▼
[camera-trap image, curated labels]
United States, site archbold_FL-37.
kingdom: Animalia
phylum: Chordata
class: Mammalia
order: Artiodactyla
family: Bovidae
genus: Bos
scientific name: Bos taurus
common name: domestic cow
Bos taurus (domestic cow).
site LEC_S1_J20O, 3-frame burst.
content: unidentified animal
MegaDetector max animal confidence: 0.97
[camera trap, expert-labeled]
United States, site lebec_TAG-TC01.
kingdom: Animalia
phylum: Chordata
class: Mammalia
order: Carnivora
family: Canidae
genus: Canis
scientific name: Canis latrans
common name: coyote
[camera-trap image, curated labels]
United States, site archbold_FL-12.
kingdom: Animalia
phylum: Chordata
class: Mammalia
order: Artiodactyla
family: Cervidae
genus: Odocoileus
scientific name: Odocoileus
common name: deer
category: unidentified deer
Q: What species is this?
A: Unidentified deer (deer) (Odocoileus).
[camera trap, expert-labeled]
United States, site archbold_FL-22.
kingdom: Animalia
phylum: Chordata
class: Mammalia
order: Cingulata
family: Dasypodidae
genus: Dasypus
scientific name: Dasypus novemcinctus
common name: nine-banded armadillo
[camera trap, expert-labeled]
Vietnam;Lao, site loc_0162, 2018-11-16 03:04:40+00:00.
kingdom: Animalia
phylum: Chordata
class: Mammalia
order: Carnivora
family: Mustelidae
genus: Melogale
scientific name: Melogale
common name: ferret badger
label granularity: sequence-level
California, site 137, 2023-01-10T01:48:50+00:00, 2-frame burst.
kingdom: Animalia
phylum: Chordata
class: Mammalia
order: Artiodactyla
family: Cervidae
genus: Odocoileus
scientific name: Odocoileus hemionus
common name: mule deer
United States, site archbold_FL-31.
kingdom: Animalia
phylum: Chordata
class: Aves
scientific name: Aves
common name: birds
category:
▲
[WORK TO BE COMPLETED]
All that is needed is the opening run of the data, given again exactly: please include every line from the first through the line with "California, site 137, 2023-01-10T01:48:50+00:00, 2-frame", both ends kept.

[TASK RESULT]
[camera-trap image, curated labels]
United States, site archbold_FL-37.
kingdom: Animalia
phylum: Chordata
class: Mammalia
order: Artiodactyla
family: Bovidae
genus: Bos
scientific name: Bos taurus
common name: domestic cow
Bos taurus (domestic cow).
site LEC_S1_J20O, 3-frame burst.
content: unidentified animal
MegaDetector max animal confidence: 0.97
[camera trap, expert-labeled]
United States, site lebec_TAG-TC01.
kingdom: Animalia
phylum: Chordata
class: Mammalia
order: Carnivora
family: Canidae
genus: Canis
scientific name: Canis latrans
common name: coyote
[camera-trap image, curated labels]
United States, site archbold_FL-12.
kingdom: Animalia
phylum: Chordata
class: Mammalia
order: Artiodactyla
family: Cervidae
genus: Odocoileus
scientific name: Odocoileus
common name: deer
category: unidentified deer
Q: What species is this?
A: Unidentified deer (deer) (Odocoileus).
[camera trap, expert-labeled]
United States, site archbold_FL-22.
kingdom: Animalia
phylum: Chordata
class: Mammalia
order: Cingulata
family: Dasypodidae
genus: Dasypus
scientific name: Dasypus novemcinctus
common name: nine-banded armadillo
[camera trap, expert-labeled]
Vietnam;Lao, site loc_0162, 2018-11-16 03:04:40+00:00.
kingdom: Animalia
phylum: Chordata
class: Mammalia
order: Carnivora
family: Mustelidae
genus: Melogale
scientific name: Melogale
common name: ferret badger
label granularity: sequence-level
California, site 137, 2023-01-10T01:48:50+00:00, 2-frame burst.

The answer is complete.